Air Volume, Ventilation Rate, and Static Pressure Difference

Determining the air supply volume for medical equipment testing rooms must first meet the ventilation rate requirements for the corresponding cleanliness level. Additionally, the air volume must be further determined through heat and humidity load verification, and high-efficiency filters must be selected based on this. The processed air volume of the filter must be ≤ the rated air volume, and the resistance and efficiency of high-efficiency (sub-high, ultra-high) filters installed in the same clean area must be similar.

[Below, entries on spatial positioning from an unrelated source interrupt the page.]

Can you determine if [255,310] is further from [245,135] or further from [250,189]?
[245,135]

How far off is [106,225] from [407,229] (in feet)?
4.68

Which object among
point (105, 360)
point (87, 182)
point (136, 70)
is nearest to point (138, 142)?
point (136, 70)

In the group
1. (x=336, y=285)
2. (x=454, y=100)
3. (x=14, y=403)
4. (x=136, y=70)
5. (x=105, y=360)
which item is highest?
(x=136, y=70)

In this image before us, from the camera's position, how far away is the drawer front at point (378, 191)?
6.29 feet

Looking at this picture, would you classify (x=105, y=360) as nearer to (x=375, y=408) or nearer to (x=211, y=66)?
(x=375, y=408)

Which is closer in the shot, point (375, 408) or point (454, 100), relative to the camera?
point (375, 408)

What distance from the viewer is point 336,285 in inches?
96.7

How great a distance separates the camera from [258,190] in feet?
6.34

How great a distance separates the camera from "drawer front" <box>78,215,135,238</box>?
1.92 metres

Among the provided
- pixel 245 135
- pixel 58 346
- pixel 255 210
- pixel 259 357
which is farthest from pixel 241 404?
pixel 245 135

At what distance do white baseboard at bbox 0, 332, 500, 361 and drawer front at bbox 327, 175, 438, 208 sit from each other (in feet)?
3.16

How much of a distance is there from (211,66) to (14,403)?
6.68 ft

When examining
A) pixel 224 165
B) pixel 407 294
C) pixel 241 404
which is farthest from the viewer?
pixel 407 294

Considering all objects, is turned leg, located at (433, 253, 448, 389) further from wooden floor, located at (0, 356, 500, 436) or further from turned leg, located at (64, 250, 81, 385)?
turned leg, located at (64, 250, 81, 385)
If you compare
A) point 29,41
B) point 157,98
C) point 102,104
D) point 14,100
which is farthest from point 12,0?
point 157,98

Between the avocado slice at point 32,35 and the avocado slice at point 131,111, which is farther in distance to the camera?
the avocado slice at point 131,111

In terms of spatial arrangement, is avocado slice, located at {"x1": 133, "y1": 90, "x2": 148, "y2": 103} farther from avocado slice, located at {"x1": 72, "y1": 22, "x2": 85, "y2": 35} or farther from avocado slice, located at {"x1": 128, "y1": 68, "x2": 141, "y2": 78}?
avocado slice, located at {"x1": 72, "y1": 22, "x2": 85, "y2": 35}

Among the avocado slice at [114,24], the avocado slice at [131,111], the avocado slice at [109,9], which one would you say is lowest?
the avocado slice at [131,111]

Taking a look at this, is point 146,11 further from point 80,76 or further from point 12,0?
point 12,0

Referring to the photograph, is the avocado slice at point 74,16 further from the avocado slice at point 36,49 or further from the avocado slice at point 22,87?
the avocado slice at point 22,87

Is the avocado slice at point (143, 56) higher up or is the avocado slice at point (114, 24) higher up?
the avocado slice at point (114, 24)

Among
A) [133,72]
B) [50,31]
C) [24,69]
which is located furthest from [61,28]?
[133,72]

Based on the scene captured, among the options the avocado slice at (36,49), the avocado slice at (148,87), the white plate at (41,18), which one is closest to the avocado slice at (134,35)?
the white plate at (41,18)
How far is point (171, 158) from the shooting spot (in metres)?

Typically, the air supply volume for a cleanroom should take the maximum value of the following three items: the air supply volume required to ensure air cleanliness; the air supply volume determined by heat and humidity load calculations; and the fresh air volume supplied to the cleanroom. The fresh air volume should take the maximum value of the following two items: the total fresh air volume needed to compensate for indoor exhaust and maintain positive indoor pressure; and ensuring the fresh air supply per person per hour in the cleanroom is no less than 40m³.

Ventilation Rate

Once the cleanroom volume is determined, the ventilation rate is calculated based on the air supply volume to the room, and the static pressure difference depends on the difference between the air supply and return volumes and the exhaust volume. The total air supply, fresh air volume, total exhaust volume, and external system pressure difference can be adjusted by fan frequency and speed or total valve opening, while individual room air volume and pressure can be adjusted via branch pipe valve openings.

For specific cleanroom projects, the ventilation rate should be determined based on actual conditions. Especially for projects with low hygiene requirements, the ventilation rate sometimes depends on indoor heat exhaust volume. Generally, the ventilation rate is calculated based on the dust generation from personnel and equipment indoors (or personnel dust generation multiplied by a coefficient), using the larger of two coefficients. Sometimes, for safety reasons, an additional coefficient may be applied to calculate the ventilation rate.

Static Pressure Difference

During cleanroom dynamic monitoring, personnel flow, insufficient fresh air, and frequent door openings are the main reasons for changes in static pressure differences between cleanrooms. If the static pressure difference between the cleanroom and atmosphere or between cleanrooms of different levels is in a critical state, it may indicate that the pressure difference cannot meet requirements due to personnel flow and insufficient fresh air.

Airborne Particles, Airborne Microorganisms, and Settled Microorganisms

If test conditions do not meet specified environmental parameters (temperature, humidity, air velocity, ventilation rate, static pressure difference within specified ranges), the main project for airborne particle testing should be considered invalid. Results for airborne or settled microorganisms should also be deemed invalid. Temperature, relative humidity, air velocity, ventilation rate, and static pressure difference collectively form the cleanroom microclimate, serving as important indicators of whether the cleanroom is functioning normally. Main process tests and key projects can be modified into comprehensive performance tests. Only this way can production cleanrooms be comprehensively and systematically monitored. To ensure the scientific accuracy of cleanroom performance monitoring data, testing departments must simultaneously verify prerequisite conditions like temperature, relative humidity, ventilation rate, and static pressure difference when conducting tests for key projects like airborne particles and microorganisms.

The testing standards for sterile medical equipment cleanroom design—temperature, relative humidity, air velocity, ventilation rate, and static pressure difference—are all implemented according to the "Technical Parameters for Cleanroom Design." Issues in pharmaceutical factory cleanroom design also provide reference value for sterile medical equipment cleanrooms.